## Records provided
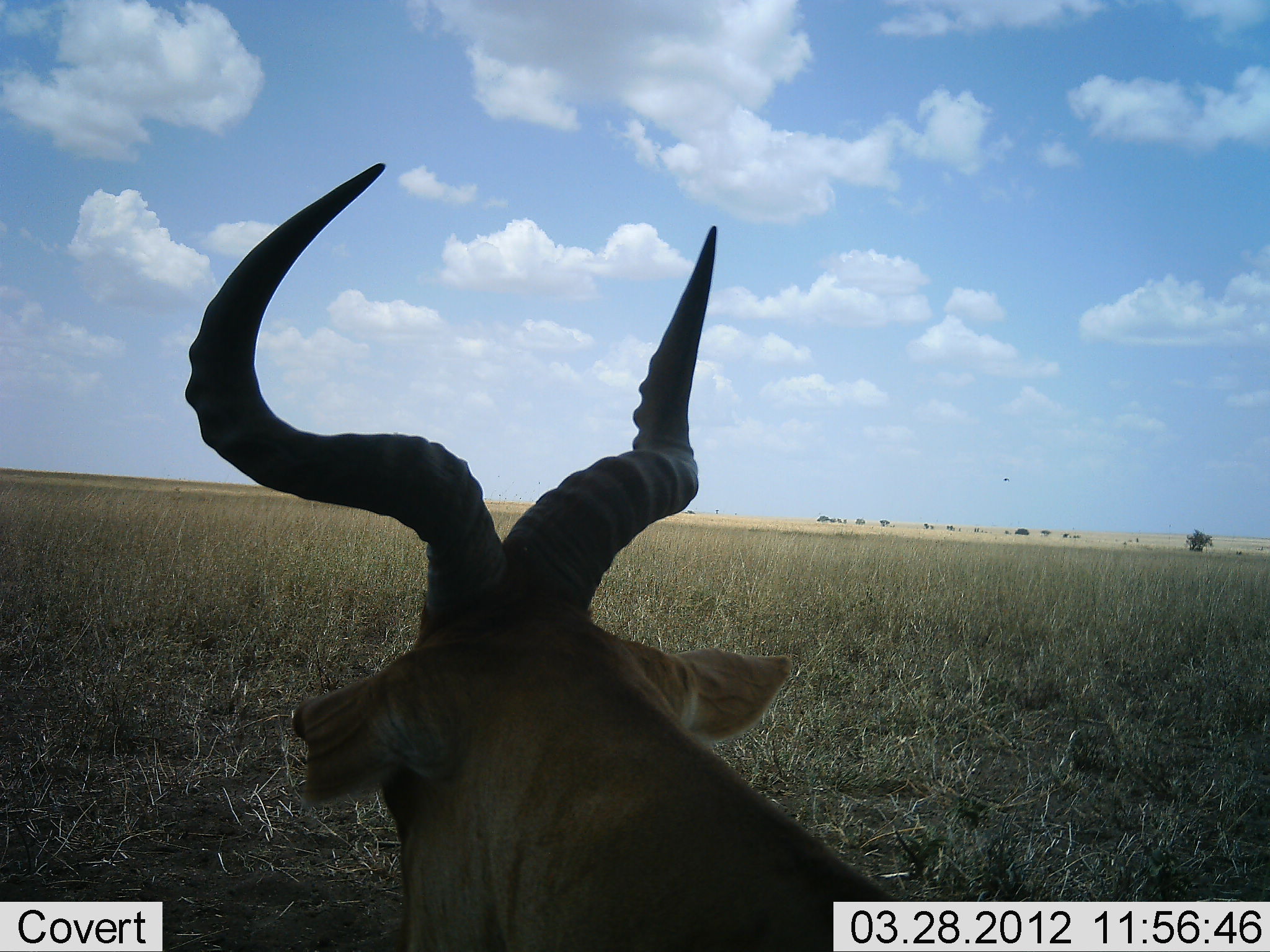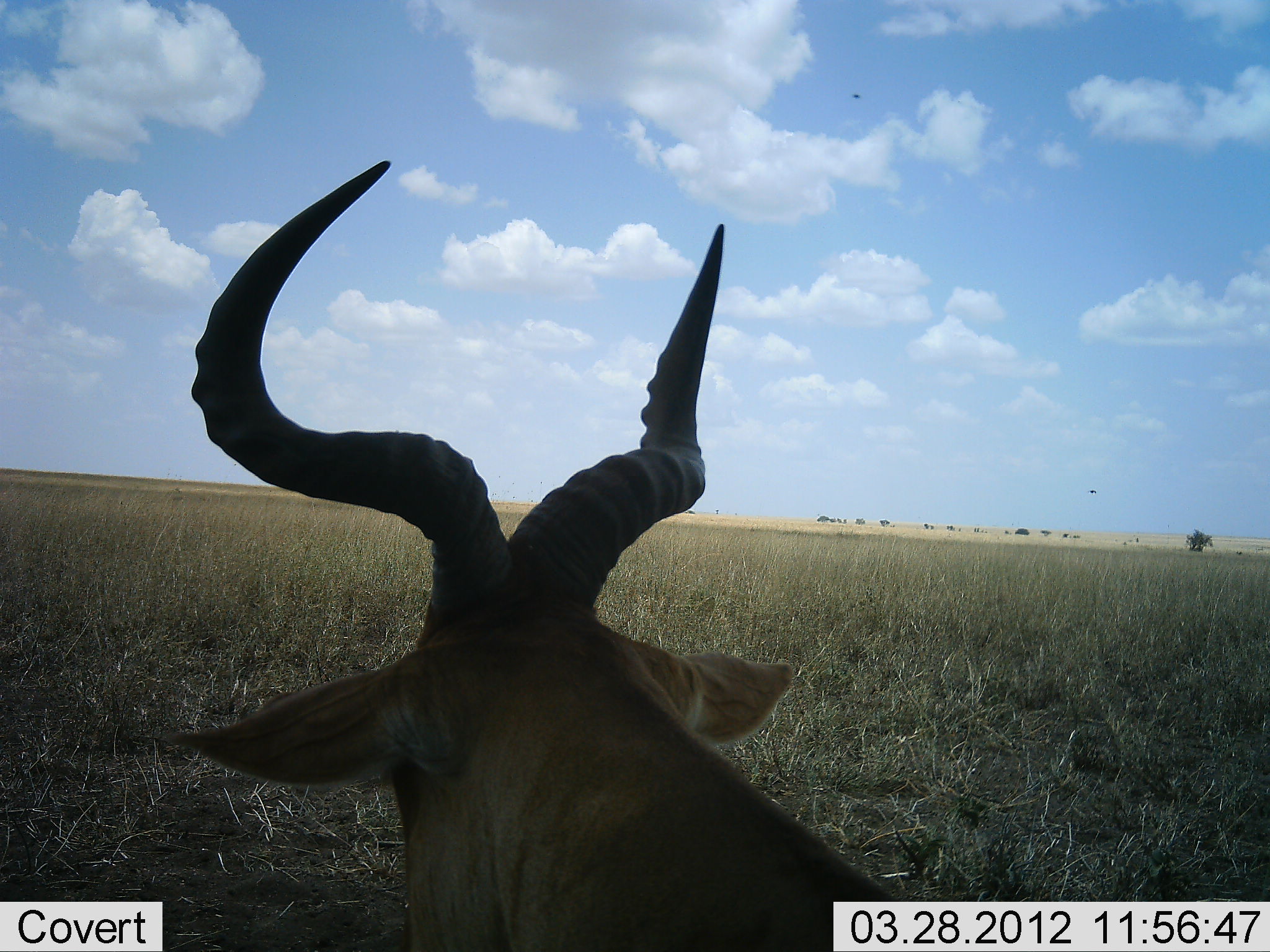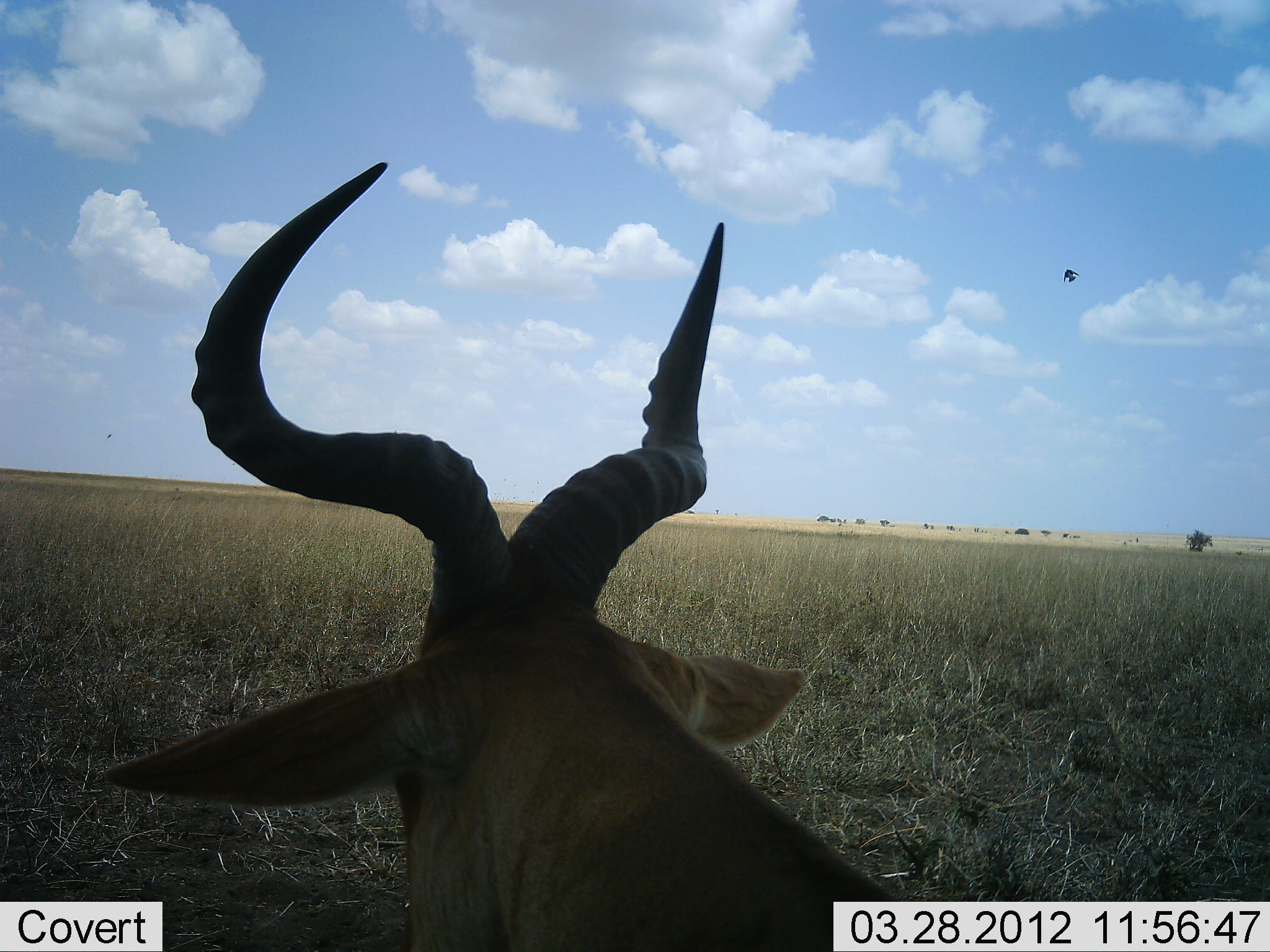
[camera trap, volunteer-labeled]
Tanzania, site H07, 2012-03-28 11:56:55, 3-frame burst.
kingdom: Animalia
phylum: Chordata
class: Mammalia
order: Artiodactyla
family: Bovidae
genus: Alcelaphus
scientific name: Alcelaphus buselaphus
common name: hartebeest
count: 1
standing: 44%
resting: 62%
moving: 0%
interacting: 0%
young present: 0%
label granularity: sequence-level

## Directions
Would you retype every line shown above exactly, leaving the pictures aside?

## Task answer
[camera trap, volunteer-labeled]
Tanzania, site H07, 2012-03-28 11:56:55, 3-frame burst.
kingdom: Animalia
phylum: Chordata
class: Mammalia
order: Artiodactyla
family: Bovidae
genus: Alcelaphus
scientific name: Alcelaphus buselaphus
common name: hartebeest
count: 1
standing: 44%
resting: 62%
moving: 0%
interacting: 0%
young present: 0%
label granularity: sequence-level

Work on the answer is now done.